Newtown is the first town in the region to offer EMD, which the state is requiring all municipalities to provide by July 2004.

At a July 23 session announcing the start of the EMD program, First Selectman Herb Rosenthal said that providing EMD service was a prime reason that the town has combined all its emergency dispatching services at the police station. Under that arrangement, an improved dispatching booth there combines police, fire, and ambulance dispatching in a facility that is staffed around-the-clock by two people. In the past, fire and ambulance dispatching had been handled from a dispatching facility in Edmond Town Hall. The local ambulance service received 1,832 calls for service last year.

Dr Craig Mittleman, a Newtown resident who heads Waterbury Hospital’s emergency medical care, is an advisor to the town on the EMD program.

Dr Mittleman said that the instructions provided by dispatchers to callers waiting for an ambulance to arrive could save the life of a patient.

The quality of EMD service provided by dispatchers to callers will be periodically critiqued by an outside reviewer to establish and maintain quality service, Dr Mittleman said. 

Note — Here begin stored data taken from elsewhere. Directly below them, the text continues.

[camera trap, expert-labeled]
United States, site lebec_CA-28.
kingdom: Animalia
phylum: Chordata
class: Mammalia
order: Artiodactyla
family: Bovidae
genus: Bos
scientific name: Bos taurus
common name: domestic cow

Dr Patrick Broderick, who heads Danbury Hospital’s emergency services unit, said Newtown’s early start in providing EMD service will provide a model that other municipalities in the region may emulate. A goal of the EMD program is providing consistency of service, he said.

Joseph DelBuono, director of the town’s dispatching center, said the key to the EMD program’s success is “good communication.” As the program matures, dispatching services will improve, he said.

“The program is a ‘bridge’ between the call and the time of arrival of emergency medical services,” he said.

Dispatchers recently received intensive training to prepare for their expanded duties, he said. Dispatchers now use an elaborate series of reference cards in conducting their queries of callers and providing information to callers, he said. That medical reference material soon will be provided to dispatchers on a computer network, he said.

Six key questions will be posed all callers seeking ambulance services, Mr DelBuono said. These questions concern: the street address of the medical problem; the telephone number of the caller; the exact nature of the medical problem; the age of the patient; whether the patient is conscious; and whether the patient is breathing.

The EMD system will help determine which ambulance calls are truly dire, he said.

Mr DelBuono estimates that 150 or more of the ambulance calls received by the town annually would involve dire emergencies, requiring detailed, extended conversations between dispatchers and callers. Such situations involve cases when patients are choking, are not breathing, or are in cardiac arrest. In such cases, dispatchers will provide very specific advice to callers, he said.

The Newtown Volunteer Ambulance Corps’ (NVAC) active participation in the EMD program will be an important aspect of its success, Mr DeBuono said.

NVAC Chief Ken Appley said the EMD program provides obvious benefits to residents. Having details on a patient’s condition before arriving at the scene of a medical emergency aids ambulance staffers, he said.

“People are getting immediate care now. They’re getting guidance,” he said.

The guidance provided by a dispatcher to a caller to help a patient could help that patient survive, he said.